Source material:
——

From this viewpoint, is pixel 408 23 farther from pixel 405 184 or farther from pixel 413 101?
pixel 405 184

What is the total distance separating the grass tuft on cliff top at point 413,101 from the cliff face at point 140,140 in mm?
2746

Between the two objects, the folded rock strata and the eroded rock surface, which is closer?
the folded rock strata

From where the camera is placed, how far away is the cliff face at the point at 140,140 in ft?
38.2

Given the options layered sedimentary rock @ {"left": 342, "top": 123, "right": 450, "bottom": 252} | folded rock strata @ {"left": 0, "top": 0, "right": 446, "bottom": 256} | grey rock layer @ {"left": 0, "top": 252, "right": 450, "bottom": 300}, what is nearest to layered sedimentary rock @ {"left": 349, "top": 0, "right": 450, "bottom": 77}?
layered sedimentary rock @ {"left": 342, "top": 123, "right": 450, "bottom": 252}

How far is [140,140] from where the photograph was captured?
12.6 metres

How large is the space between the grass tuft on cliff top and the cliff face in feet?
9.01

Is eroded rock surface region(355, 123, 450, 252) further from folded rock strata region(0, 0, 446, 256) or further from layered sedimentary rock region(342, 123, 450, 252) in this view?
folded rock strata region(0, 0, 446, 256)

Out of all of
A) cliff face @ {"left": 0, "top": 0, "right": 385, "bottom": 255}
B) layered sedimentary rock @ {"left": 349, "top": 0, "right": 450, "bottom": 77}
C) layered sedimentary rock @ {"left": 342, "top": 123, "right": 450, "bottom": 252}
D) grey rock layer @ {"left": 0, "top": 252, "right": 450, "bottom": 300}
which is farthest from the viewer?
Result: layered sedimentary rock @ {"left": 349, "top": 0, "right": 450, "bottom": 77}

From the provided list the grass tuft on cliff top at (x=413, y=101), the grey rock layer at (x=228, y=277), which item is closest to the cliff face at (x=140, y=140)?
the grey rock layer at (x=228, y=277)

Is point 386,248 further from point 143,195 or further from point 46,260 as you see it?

——

Job:
Reproduce word for word the lines of the listing starting at the line containing "Out of all of" and ending at the line containing "C) layered sedimentary", both included.

Response:
Out of all of
A) cliff face @ {"left": 0, "top": 0, "right": 385, "bottom": 255}
B) layered sedimentary rock @ {"left": 349, "top": 0, "right": 450, "bottom": 77}
C) layered sedimentary rock @ {"left": 342, "top": 123, "right": 450, "bottom": 252}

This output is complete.